Four months later, though, it became clear the gusher hadn’t continued at a rate even close to its initial breakneck pace. By July, the rate tumbled to about 325 bbl of oil a day, according to a Sept. 15 analyst note from KLR Group. Halcon’s stock, meanwhile, plunged 81% from its July high point. Oil prices have fallen more than 50% in that time.
Scott Zuehlke, Halcon’s vice president of investor relations, didn’t respond to calls and e-mails seeking comment.
A key variable when measuring production is how wide open companies run the well during the test. A set of valves, or the “choke,” on a well controls the flow just like the water from a garden hose runs faster or slower when the spigot handle is turned.
Test results released to investors rarely disclose the well’s choke setting, or whether that setting will be changed after the test.
In 2012, Aubrey McClendon, who was then CEO of Chesapeake Energy Corp., announced a remarkable well result. The Thurman Horn 406H well, in a largely unknown formation in North Texas called the Hogshooter, produced an average of 5,400 bbl/d of crude over eight days, he said on June 1 of that year.
What the company didn’t say was that the well’s choke was open almost to its widest limit, according to documents reported to the Texas Railroad Commission. The diameter of the valve through which oil flowed was more than three times larger than the one used by peers such as Marathon, the documents show. Less than six months later, average daily crude output at Thurman Horn 406H had dropped 94% to about 343 bbl/d, according to state production data.
The full-blast strategy is a loser in the long term, according to a study last year by producer BHP. The Australian mining company, with access to some of the most prolific drilling land in Texas, found that many wells reporting high initial production slowed significantly over time.
A two-year comparison of BHP wells to four competitors in the same field showed that those whose wells produced more in the first month of operation eventually lagged BHP in output after 24 months, according to a June 2 presentation.
“Investors need to be cautious” about using initial production tests as an indicator of the quality of a well, Rod Skaufel, president of BHP’s shale business, said in an interview. The tests “tend to get a lot of publicity, but they aren’t necessarily a good predictor of long term performance.”
A lot of the IP reports are a joke, see my comments on the SM energy well from a week ago.
I recall that reply, CMK. I think it is appropriate to remind members that the thirty and ninety day production numbers are a much better gauge of EUR. It's difficult to know the details of how an operator measures a 24 hour flow rate whether it is the first 24 hours or the best 24 hours over some days accounting for flowback of frac fluids (well clean up).
Most operators in the Haynesville did report choke size and flowing pressure when they reported IP's which certainly helped a good bit. At this point, the EUR's of different geographic locations within the Haynesville are pretty well understood, depending on lateral length.
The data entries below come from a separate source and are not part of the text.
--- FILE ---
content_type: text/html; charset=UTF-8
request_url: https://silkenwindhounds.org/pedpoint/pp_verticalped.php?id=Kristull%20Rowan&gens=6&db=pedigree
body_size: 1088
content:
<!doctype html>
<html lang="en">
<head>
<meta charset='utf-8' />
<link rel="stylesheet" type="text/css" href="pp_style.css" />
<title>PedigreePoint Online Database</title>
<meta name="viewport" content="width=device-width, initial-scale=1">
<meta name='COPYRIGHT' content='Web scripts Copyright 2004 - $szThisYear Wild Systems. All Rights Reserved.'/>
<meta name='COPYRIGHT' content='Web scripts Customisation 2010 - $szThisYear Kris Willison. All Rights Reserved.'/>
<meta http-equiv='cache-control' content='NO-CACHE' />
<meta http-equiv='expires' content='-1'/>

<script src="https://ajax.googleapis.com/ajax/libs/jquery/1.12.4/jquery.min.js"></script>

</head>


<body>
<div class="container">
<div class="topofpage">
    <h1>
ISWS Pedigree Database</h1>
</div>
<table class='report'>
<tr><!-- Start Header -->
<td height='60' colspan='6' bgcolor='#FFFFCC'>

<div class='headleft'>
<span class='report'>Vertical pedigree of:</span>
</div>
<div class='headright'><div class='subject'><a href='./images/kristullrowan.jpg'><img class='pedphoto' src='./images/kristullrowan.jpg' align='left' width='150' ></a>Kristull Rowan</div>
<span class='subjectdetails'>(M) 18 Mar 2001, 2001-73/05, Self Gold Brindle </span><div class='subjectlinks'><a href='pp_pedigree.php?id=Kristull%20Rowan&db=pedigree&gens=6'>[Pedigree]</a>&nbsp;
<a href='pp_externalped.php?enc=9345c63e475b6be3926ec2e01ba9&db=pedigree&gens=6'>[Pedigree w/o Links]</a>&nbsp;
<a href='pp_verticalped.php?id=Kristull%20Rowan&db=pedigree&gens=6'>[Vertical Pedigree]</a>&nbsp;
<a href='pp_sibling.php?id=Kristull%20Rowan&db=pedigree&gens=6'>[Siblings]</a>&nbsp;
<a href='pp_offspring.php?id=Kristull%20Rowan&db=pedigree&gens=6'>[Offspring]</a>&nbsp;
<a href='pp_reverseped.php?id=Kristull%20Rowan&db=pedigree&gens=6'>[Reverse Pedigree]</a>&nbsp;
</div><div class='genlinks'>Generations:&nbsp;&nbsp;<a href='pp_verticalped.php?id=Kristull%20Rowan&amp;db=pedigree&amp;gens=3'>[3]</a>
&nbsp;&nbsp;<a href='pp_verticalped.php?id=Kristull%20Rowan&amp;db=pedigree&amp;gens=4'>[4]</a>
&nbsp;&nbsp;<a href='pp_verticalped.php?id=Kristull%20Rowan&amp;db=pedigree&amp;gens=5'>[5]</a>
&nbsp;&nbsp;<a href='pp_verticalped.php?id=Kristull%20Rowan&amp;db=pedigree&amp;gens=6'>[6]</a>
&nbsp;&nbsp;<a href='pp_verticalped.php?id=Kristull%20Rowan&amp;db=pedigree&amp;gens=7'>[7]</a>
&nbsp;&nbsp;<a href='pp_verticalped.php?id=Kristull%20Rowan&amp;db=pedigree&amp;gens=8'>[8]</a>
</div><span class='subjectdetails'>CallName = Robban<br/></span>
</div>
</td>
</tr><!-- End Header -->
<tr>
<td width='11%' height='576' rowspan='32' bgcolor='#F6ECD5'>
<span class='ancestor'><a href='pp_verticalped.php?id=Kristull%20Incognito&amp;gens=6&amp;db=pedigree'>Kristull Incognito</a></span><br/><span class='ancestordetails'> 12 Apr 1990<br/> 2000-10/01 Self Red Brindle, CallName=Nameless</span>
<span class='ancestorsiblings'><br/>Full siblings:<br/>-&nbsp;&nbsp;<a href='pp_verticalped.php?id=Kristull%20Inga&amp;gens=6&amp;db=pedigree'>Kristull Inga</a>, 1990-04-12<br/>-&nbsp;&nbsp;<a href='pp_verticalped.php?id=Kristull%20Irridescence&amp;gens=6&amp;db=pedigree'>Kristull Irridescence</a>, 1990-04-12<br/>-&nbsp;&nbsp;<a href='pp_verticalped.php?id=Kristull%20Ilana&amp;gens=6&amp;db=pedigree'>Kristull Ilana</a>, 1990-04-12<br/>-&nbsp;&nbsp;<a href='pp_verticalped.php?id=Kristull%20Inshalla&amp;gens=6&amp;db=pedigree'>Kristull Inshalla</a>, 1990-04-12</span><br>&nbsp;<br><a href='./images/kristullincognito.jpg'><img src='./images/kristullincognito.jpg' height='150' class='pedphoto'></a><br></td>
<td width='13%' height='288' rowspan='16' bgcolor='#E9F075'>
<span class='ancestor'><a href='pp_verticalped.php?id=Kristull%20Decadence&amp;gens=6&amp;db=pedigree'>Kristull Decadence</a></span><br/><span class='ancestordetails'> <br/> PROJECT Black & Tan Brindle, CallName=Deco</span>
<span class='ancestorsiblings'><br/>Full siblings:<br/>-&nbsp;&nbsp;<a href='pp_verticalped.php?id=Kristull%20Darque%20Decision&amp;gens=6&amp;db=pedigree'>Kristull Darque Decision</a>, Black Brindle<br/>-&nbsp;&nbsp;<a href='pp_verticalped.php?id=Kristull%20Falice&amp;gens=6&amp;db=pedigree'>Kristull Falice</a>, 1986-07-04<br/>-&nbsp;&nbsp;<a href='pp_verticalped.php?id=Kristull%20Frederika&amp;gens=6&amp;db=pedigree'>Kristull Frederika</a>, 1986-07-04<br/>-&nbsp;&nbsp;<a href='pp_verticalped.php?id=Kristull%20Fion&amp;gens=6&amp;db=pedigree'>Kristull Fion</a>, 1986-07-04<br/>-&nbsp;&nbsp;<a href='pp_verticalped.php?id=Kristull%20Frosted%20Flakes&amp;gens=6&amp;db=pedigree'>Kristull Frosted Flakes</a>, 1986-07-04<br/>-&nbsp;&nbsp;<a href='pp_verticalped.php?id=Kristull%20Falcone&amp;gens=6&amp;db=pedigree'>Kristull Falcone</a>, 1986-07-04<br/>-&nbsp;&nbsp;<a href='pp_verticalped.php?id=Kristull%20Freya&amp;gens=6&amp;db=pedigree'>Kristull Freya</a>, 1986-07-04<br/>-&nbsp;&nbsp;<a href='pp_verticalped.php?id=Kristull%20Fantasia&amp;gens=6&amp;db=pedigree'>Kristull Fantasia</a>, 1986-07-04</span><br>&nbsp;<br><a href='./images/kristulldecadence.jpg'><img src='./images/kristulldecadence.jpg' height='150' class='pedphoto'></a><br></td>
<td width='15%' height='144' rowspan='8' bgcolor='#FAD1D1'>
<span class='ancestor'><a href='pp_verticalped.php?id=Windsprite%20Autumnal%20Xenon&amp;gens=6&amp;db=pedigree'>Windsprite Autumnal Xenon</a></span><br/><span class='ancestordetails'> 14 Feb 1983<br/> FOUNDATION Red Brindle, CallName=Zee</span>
I am referring to the Haynesville only here.
I don't disagree that there is likely intent to deceive early in the life of developing plays, but that deception can work both ways.........i.e. understating IP's for competitive reasons. There is a long lateral Haynesville well in San Augustine Co., TX, named Banana Slugs 1H that had an IP of 15.332 million/day on a 17/64 choke with a flowing pressure of 8342 psi. On the surface (other than the pressure) just a good slightly above average Haynesville well. The Banana Slugs has produced 7.6 BCF in it's first 19 months and is still making over 300 million/month. I'm not aware of any other Haynesville well that will top it, but plenty reported greater IP's than 15 million/day.
Agree , SB. Once Haynesviile operators adopted restricted choke programs IPs went down and EURs went up. Now with longer laterals IPs look somewhat modest but EURs have increased again.